— start DATA EXCERPTS —
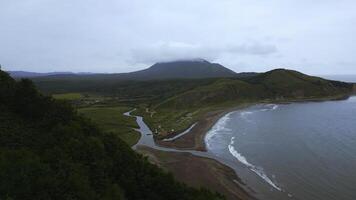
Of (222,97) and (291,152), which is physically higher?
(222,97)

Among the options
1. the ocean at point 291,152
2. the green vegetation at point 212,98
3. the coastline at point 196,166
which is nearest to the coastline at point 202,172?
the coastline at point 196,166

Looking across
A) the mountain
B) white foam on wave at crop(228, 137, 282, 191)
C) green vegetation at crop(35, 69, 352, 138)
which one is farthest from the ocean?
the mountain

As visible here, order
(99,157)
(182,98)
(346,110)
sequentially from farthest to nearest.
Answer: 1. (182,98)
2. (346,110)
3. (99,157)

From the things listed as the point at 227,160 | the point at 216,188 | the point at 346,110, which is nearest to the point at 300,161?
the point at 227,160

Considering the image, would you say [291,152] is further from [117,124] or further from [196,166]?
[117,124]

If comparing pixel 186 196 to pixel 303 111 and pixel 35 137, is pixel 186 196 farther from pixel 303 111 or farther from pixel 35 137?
— end DATA EXCERPTS —
— start DATA EXCERPTS —
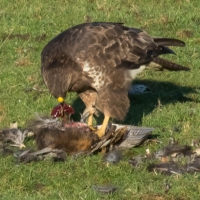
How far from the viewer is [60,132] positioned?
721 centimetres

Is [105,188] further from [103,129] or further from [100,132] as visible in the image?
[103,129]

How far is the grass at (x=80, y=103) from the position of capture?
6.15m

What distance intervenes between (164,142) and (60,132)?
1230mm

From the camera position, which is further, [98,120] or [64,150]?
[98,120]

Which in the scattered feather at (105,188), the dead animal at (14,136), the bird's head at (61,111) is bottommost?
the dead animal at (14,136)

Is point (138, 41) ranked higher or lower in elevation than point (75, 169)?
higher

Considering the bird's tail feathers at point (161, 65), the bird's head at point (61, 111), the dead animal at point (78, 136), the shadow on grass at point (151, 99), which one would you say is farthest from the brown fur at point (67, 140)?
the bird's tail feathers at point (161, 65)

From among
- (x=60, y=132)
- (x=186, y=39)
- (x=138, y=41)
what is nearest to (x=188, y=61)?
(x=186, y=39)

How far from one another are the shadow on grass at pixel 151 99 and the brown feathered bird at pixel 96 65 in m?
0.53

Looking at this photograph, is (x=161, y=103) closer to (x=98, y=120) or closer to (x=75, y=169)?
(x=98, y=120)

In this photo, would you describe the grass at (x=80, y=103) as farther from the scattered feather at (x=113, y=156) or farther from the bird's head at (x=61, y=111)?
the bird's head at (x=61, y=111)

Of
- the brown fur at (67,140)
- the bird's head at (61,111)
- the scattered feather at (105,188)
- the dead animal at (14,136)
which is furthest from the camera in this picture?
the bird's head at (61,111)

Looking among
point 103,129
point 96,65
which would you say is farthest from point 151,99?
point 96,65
— end DATA EXCERPTS —
— start DATA EXCERPTS —
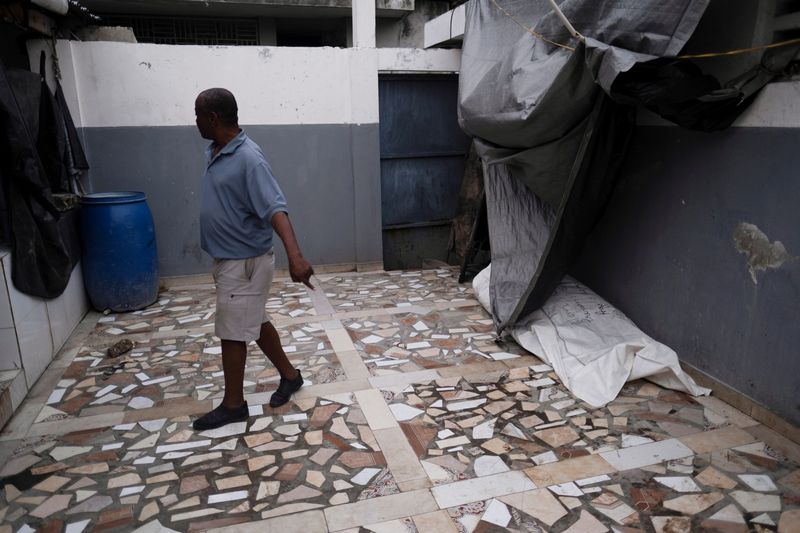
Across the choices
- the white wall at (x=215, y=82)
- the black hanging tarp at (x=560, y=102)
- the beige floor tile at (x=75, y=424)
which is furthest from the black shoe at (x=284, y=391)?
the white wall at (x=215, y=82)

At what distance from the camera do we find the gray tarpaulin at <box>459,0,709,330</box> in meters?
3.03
— end DATA EXCERPTS —
(STATED PROBLEM):
Please locate every line in the material above that contains the word "this", matching case exactly, and copy each of those lines out in full.

(EXPECTED ANSWER):
Looking at this photograph, is (x=161, y=103) closer to (x=98, y=120) or closer to (x=75, y=169)?
In this photo, would you describe the grass at (x=80, y=103) as farther from the scattered feather at (x=113, y=156) or farther from the bird's head at (x=61, y=111)?
which is furthest from the camera in this picture?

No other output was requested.